Extrait à lire:

◇ ◇ ◇ ◇ ◇

Forced entry

Autres titres:
Réal: Shaun Costello
Année: 1973
Origine: USA
Genre: X
Durée: 83mn
Acteurs: Harry Reems, Jutta David, Laura Cannon, Ruby Runhouse, Shaun Costello, Nina Fawcett...
Résumé: Devenu pompiste, un vétéran du Vietnam, traumatisé par les horreurs qu'il a traversé, repère des jeunes femmes qui s'arrêtent à sa station. Il les suit et les viole avant de les tuer. Lentement il ne fait plus la différence entre son passé et la réalité. Il sombre peu à peu dans la folie...
Les graves conséquences et traumatismes qu'engendra la guerre du Vietnam chez ceux qui combattirent au coeur de cet enfer fut un sujet que les réalisateurs américains ont aimé traiter dans les années 70 alors que l'ombre de ce douloureux thème planait encore sur une Amérique honteuse. Si de nombreux genres cinématographiques l'ont pris comme principal sujet, il en est un sur lequel on aurait bien peu misé, le cinéma X. On a malheureusement tendance à oublier que le X aimait alors se mélanger à d'autres genres- S-F, horreur, fantastique- avec lesquels il se mariait aisément grâce à l'intelligence de quelques réalisateurs féconds dont Shaun Costello qui en 1973 réalise Forced entry, une oeuvre choc aussi traumatisante que le sujet qu'elle aborde.
"Ceci est l'héritage que les vétérans ramènent de la guerre: un mélange de peur, de confusion, de rage et de frustration menant à la recherche désespérée d'un ennemi". C'est avec cette citation que le film s'ouvre lui donnant un dramatique air d'authenticité. Costello à qui on devait déjà une oeuvre fétide et particulièrement malsaine, Water power, plongée hallucinante dans l'univers d'un psychopathe obsédé par les lavements, s'attache à décrire le quotidien d'un pompiste, ancien vétéran du Vietnam. Ce qu'ignorent les jeunes filles qui s'arrêtent à sa station service c'est que cet homme d'apparence normale est malade. Il est psychologiquement dérangé par toutes les horreurs qu'il a connu dans cet enfer de feu et de sang. Il suit ces femmes et après s'être infiltré chez elles, il les viole et les tue.

◇ ◇ ◇ ◇ ◇

Données fournies:

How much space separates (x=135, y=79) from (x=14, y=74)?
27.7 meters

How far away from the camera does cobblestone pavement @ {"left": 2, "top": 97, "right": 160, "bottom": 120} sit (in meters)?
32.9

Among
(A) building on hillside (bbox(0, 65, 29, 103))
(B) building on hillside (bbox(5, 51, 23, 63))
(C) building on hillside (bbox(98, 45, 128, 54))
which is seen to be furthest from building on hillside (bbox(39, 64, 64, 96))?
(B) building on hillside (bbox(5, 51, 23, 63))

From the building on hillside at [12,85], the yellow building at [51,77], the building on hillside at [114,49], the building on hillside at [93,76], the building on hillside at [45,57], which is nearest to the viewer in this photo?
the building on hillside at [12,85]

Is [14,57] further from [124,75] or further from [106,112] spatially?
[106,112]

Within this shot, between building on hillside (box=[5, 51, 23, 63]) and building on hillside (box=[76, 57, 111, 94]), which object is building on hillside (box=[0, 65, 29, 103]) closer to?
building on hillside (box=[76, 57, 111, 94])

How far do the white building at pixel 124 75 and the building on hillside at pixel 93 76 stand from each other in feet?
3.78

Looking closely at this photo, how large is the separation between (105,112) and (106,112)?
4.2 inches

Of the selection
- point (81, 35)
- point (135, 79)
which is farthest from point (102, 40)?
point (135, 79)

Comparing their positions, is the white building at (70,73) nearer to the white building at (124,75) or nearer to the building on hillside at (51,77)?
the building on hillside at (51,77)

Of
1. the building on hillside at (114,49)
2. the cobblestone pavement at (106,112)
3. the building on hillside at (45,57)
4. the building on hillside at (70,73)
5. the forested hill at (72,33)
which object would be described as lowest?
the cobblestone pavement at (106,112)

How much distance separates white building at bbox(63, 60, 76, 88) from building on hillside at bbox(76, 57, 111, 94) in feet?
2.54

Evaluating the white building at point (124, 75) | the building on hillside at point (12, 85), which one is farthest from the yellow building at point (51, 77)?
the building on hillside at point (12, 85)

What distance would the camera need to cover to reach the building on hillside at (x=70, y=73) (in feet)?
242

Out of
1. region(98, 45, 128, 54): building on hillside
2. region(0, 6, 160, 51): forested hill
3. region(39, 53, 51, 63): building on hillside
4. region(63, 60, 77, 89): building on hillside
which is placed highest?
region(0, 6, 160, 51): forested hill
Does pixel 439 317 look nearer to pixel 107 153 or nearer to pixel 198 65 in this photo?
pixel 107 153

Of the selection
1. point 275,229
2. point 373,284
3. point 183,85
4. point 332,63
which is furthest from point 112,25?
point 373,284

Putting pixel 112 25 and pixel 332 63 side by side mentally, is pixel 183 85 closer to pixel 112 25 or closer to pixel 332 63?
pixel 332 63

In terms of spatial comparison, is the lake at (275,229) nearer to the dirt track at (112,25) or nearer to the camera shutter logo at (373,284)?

◇ ◇ ◇ ◇ ◇

Tâche courte:
Rédigez la suite de la critique du film Forced entry en reprenant juste après sa dernière phrase.

Résultat attendu:
Costello ne s'attarde guère sur les détails, il montre et quand il décide de montrer c'est de manière radicale, atrocement efficace. Trois filles, trois viols, trois meurtres, trois preuves de la folie de cet homme que le réalisateur nous présente par le biais d'images choc et de flashes-back cauchemardesques.
S'il vit à New York désormais son esprit est pourtant resté quelque part au Vietnam, incapable de dissocier le passé du présent. Costello fait alors un terrifiant parallèle entre la jungle du Vietnam et les rues de Manhattan, jungle cette fois urbaine où l'esprit du guerrier resurgit. Forced entry se transforme rapidement en une oeuvre nauséeuse, incroyable et indescriptible où les flashes-back en noir et blanc, représentation du subconscient du héros, se mêlent aux viols, aux sodomies brutales et pénétrations sauvages sur fond d'images d'archive effroyables de charniers putrides, d'enfants napalmés, de mutilés. Tandis qu'il éjacule, les bombes explosent, véritable enfer de flammes, feu d'artifice aux senteurs de chairs grillées. La puissance de cet impensable mélange particulièrement écoeurant est renforcé par un montage nerveux, sec, où chaque son semble amplifié au maximum jusqu'à devenir obscène. Les bruits indécents et visqueux de pénétration, des testicules qui battent contre la caméra, du sperme qui gicle résonnent dans la tête du spectateur comme un cauchemar sans fin.
Forced entry est une vertigineuse plongée au coeur des méandres d'un esprit à jamais dérangé. Tout y est sale. Les sexes comme les anus sont poilus, les corps sont bourrelettés, flasques, la chair est répugnante et se tachent de merde. You put shit on my prick, bitch! I've got shit on my cock! hurle notre psychopathe alors qu'il sodomise une de ses victimes.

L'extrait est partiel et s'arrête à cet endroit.